» **INFORMATION GIVEN**:
※ ※ ※
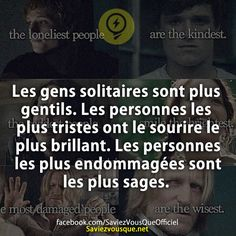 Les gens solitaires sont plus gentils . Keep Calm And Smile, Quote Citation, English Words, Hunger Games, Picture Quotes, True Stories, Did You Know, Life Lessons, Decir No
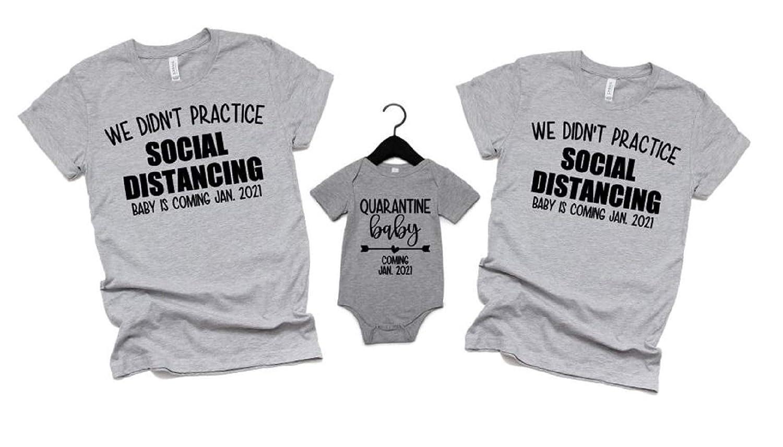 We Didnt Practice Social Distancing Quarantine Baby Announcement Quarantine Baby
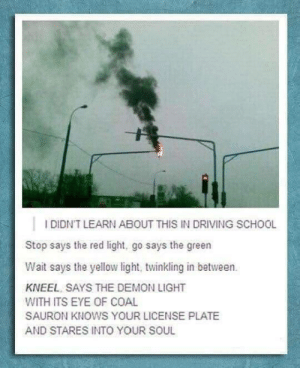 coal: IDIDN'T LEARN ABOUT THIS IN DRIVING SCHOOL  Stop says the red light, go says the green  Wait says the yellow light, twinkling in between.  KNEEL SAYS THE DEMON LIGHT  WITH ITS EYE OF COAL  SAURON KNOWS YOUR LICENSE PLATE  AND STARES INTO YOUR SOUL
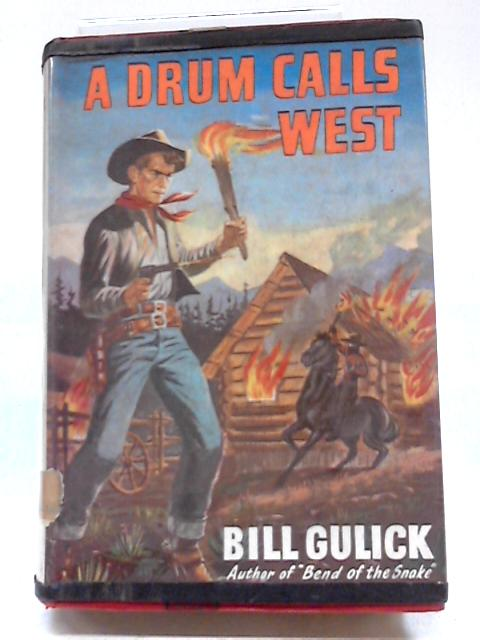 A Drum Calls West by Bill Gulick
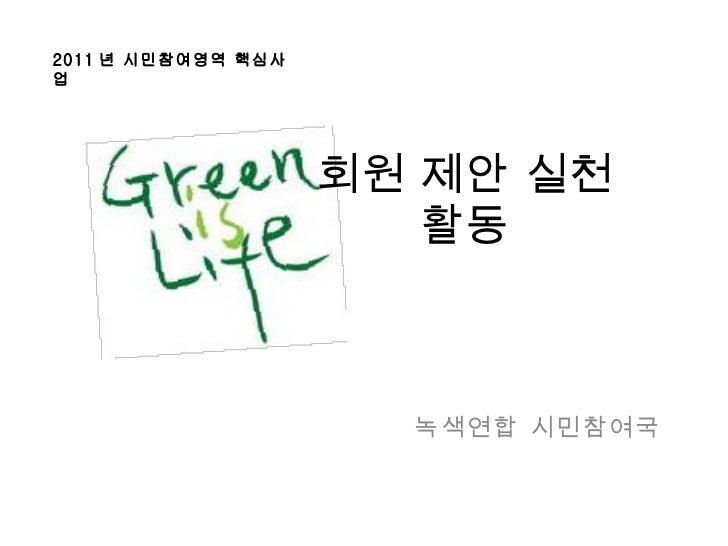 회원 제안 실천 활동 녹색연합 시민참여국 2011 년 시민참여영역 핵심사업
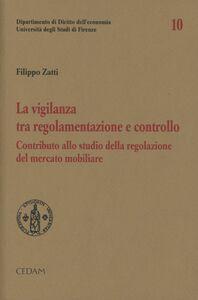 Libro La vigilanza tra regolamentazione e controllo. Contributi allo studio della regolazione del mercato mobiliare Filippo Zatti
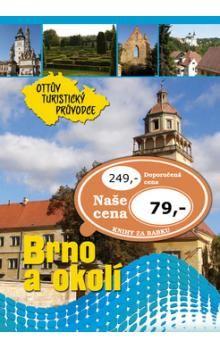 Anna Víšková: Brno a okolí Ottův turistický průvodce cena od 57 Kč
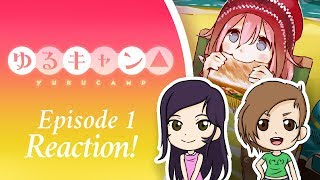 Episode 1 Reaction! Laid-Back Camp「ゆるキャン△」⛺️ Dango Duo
※ ※ ※
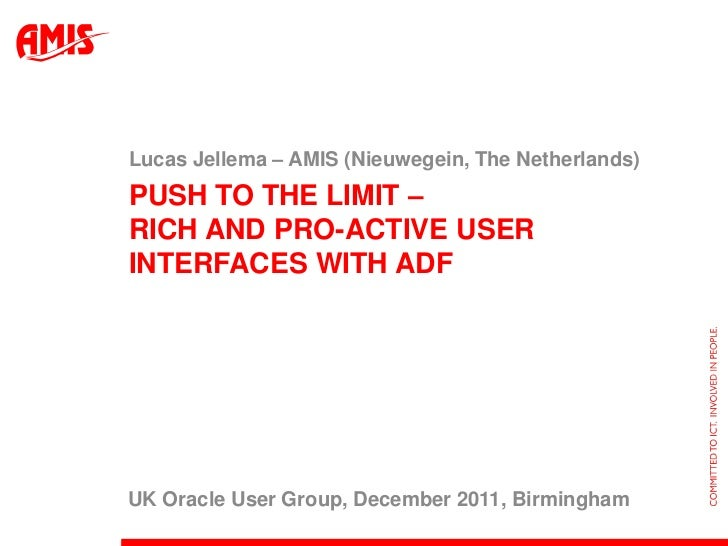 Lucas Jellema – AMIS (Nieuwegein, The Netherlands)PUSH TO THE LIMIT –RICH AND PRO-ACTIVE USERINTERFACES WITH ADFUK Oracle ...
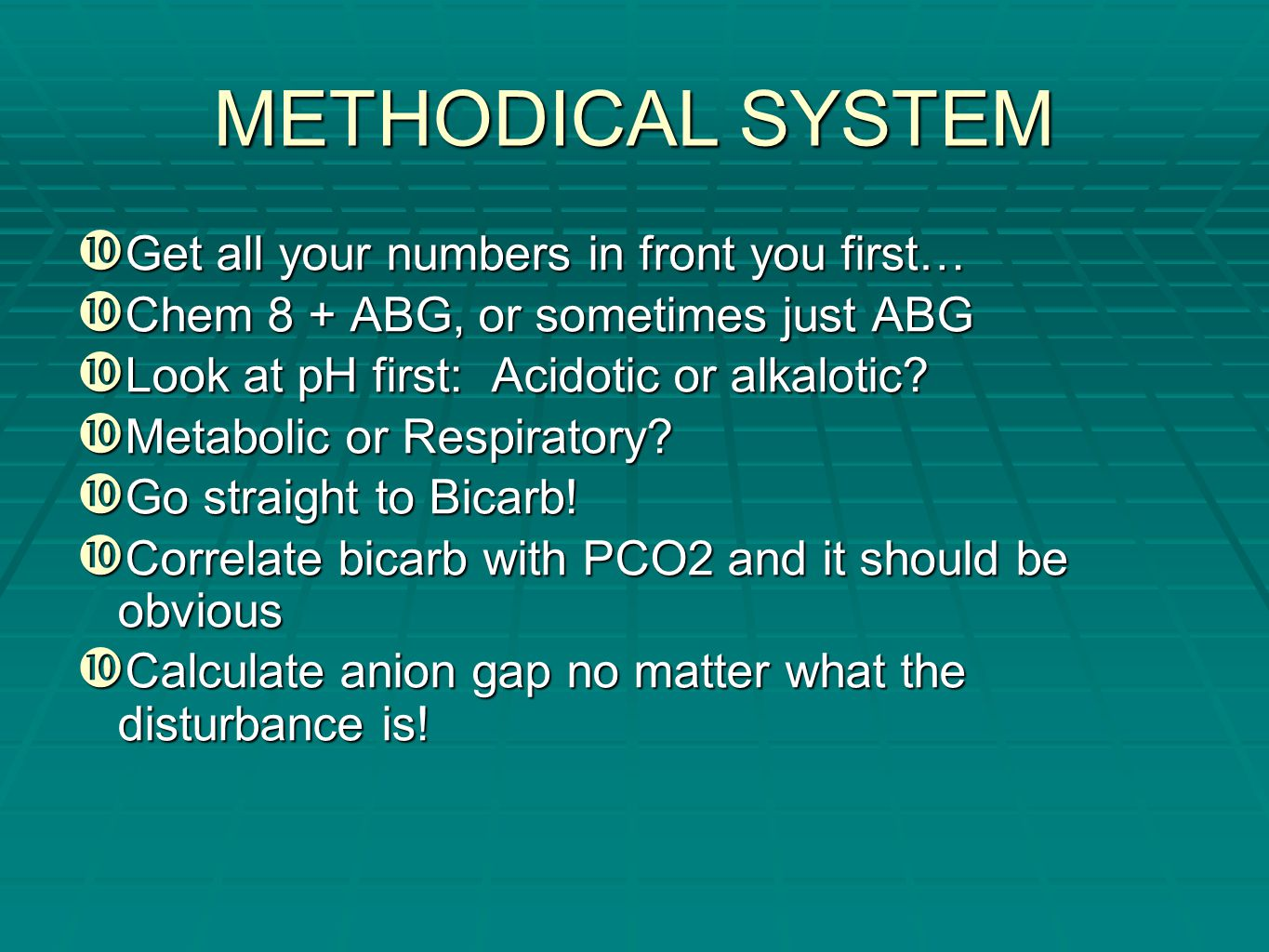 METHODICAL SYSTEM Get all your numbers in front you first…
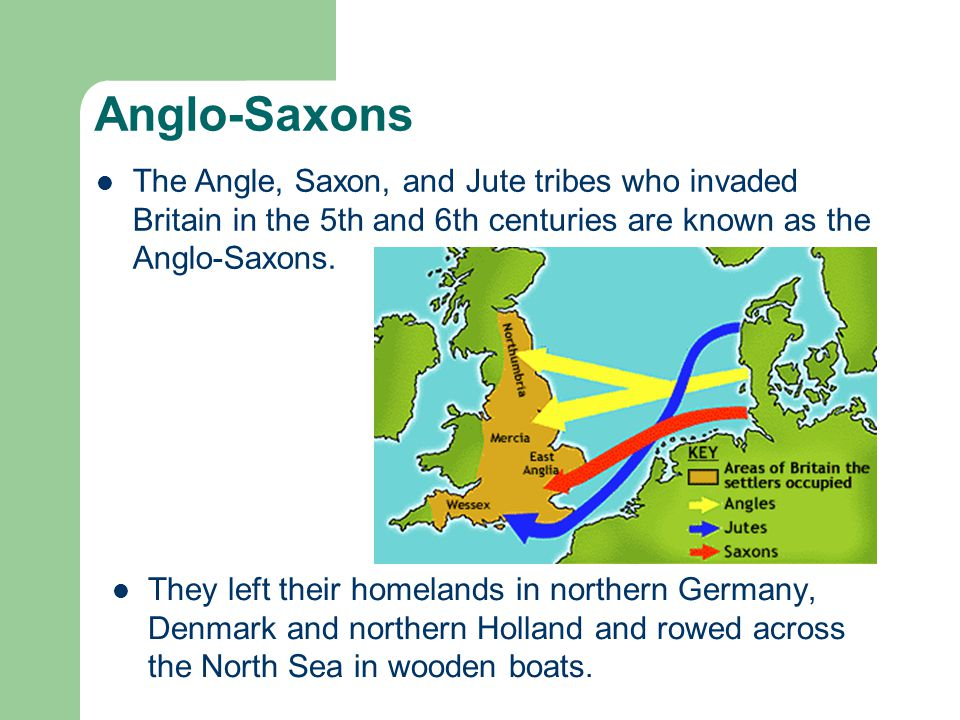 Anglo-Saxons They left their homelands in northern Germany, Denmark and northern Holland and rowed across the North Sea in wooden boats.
※ ※ ※
» **WHAT IS EXPECTED**: Word for word, repeat the lines above from the one with "Les gens solitaires" through the one with "Episode 1 Reaction!", and nothing beyond them. Omit the pictures.

» **ANSWER TO THE PROBLEM**:
 Les gens solitaires sont plus gentils . Keep Calm And Smile, Quote Citation, English Words, Hunger Games, Picture Quotes, True Stories, Did You Know, Life Lessons, Decir No
 We Didnt Practice Social Distancing Quarantine Baby Announcement Quarantine Baby
 coal: IDIDN'T LEARN ABOUT THIS IN DRIVING SCHOOL  Stop says the red light, go says the green  Wait says the yellow light, twinkling in between.  KNEEL SAYS THE DEMON LIGHT  WITH ITS EYE OF COAL  SAURON KNOWS YOUR LICENSE PLATE  AND STARES INTO YOUR SOUL
 A Drum Calls West by Bill Gulick
 회원 제안 실천 활동 녹색연합 시민참여국 2011 년 시민참여영역 핵심사업
 Libro La vigilanza tra regolamentazione e controllo. Contributi allo studio della regolazione del mercato mobiliare Filippo Zatti
 Anna Víšková: Brno a okolí Ottův turistický průvodce cena od 57 Kč
 Episode 1 Reaction! Laid-Back Camp「ゆるキャン△」⛺️ Dango Duo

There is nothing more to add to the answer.